*** Opening Data ***

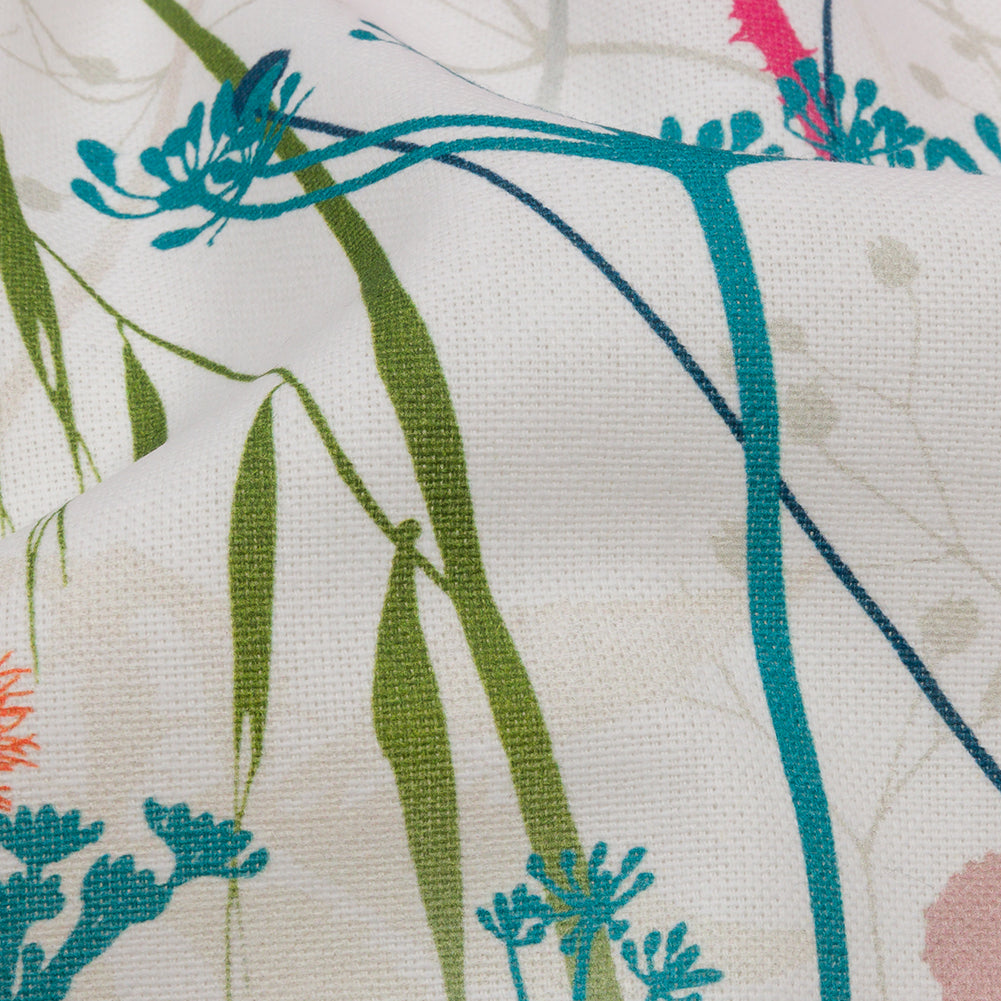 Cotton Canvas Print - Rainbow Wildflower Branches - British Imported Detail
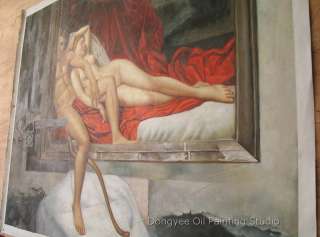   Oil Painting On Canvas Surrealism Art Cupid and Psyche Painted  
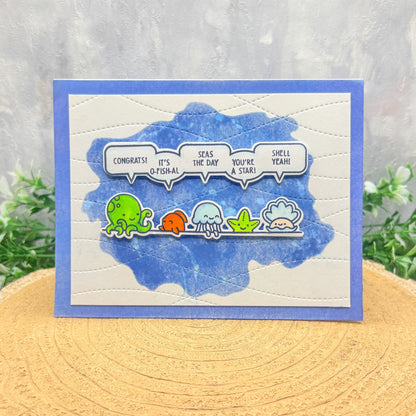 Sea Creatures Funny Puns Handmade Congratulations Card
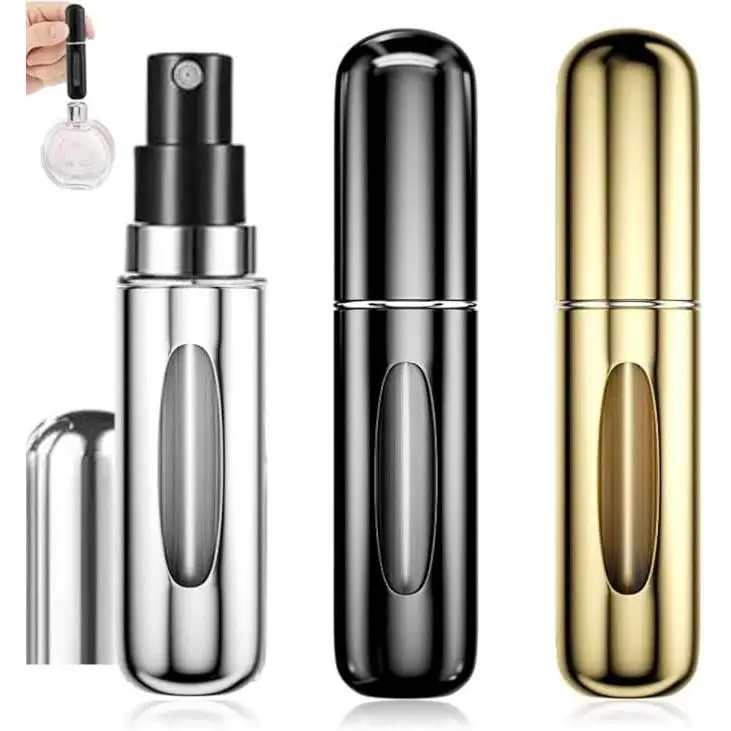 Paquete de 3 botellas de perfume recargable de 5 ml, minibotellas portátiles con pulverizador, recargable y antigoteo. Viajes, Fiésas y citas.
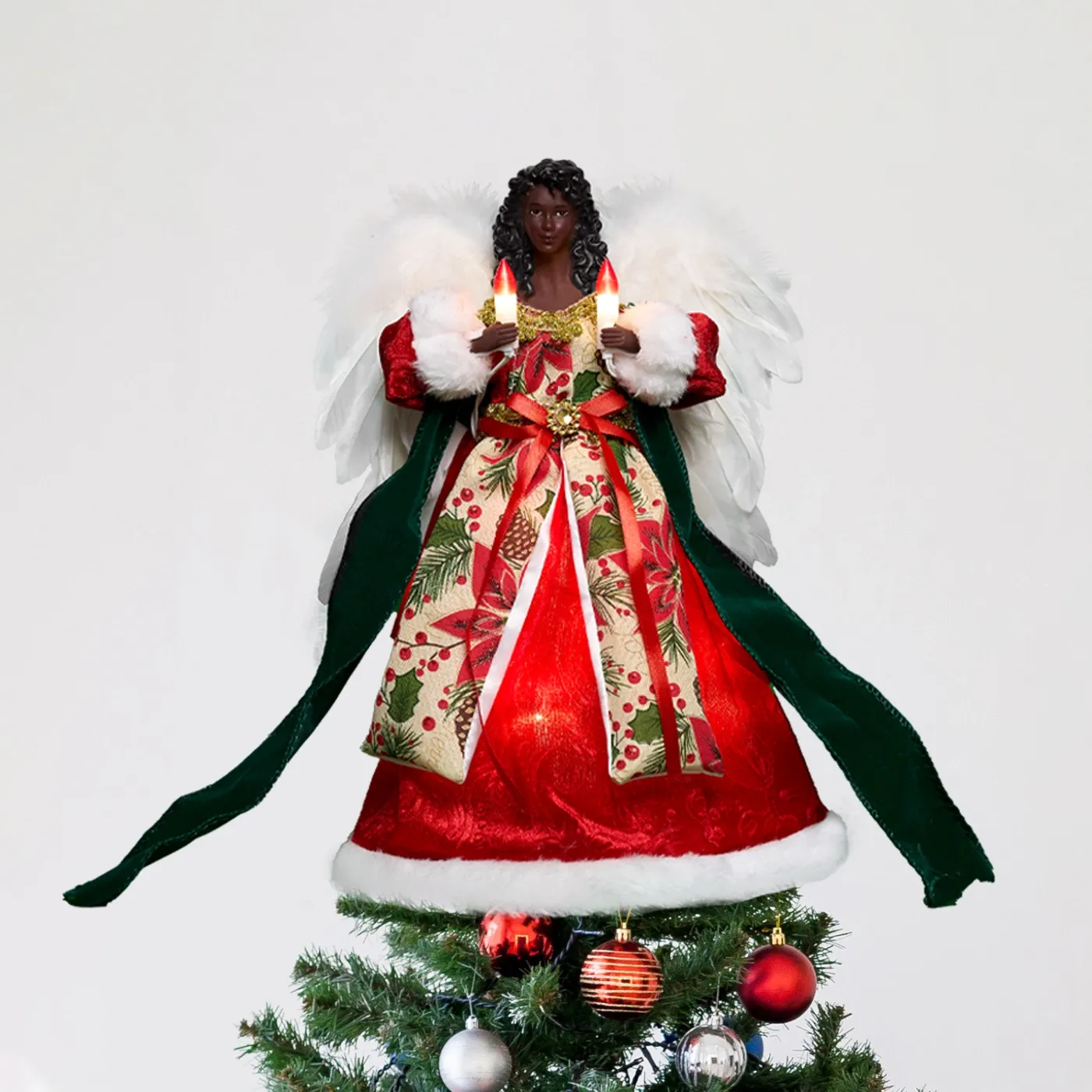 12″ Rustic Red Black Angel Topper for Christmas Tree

*** Closing Data ***
*** Opening Data ***

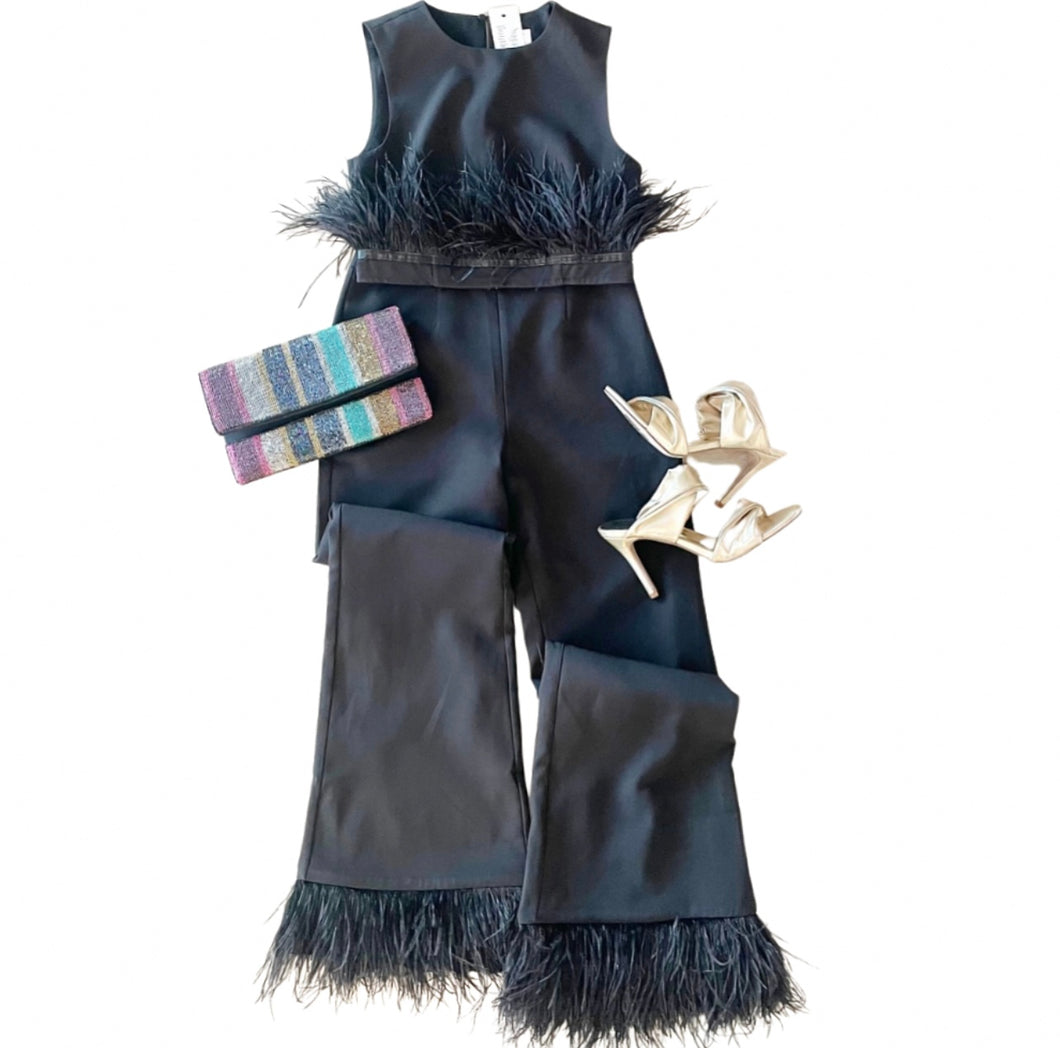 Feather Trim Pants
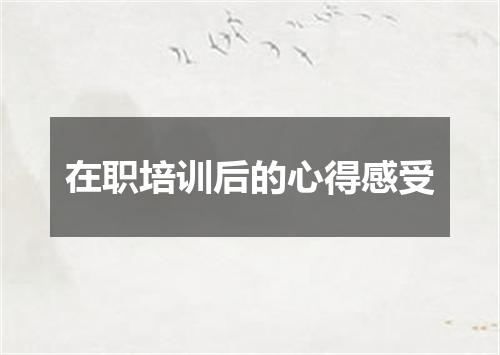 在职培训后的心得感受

*** Closing Data ***
*** Opening Data ***

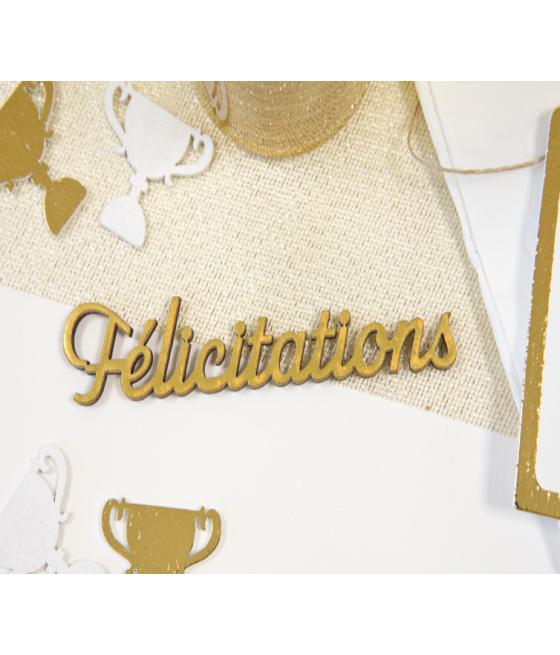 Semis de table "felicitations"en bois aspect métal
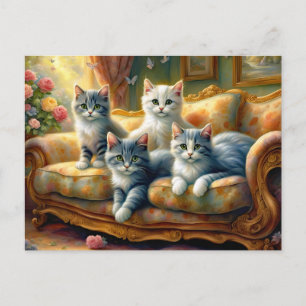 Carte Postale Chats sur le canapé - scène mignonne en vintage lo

*** Closing Data ***

Job item
Could you arrange the records between the lines holding "Cotton Canvas Print" and "12″ Rustic Red", inclusive, as a Markdown table with the columns Number and Line? Skip any blank lines, and leave the pictures out.

Result of this exercise
| Number | Line |
|---|---|
| 1 |  Cotton Canvas Print - Rainbow Wildflower Branches - British Imported Detail |
| 2 |    Oil Painting On Canvas Surrealism Art Cupid and Psyche Painted   |
| 3 |  Sea Creatures Funny Puns Handmade Congratulations Card |
| 4 |  Paquete de 3 botellas de perfume recargable de 5 ml, minibotellas portátiles con pulverizador, recargable y antigoteo. Viajes, Fiésas y citas. |
| 5 |  12″ Rustic Red Black Angel Topper for Christmas Tree |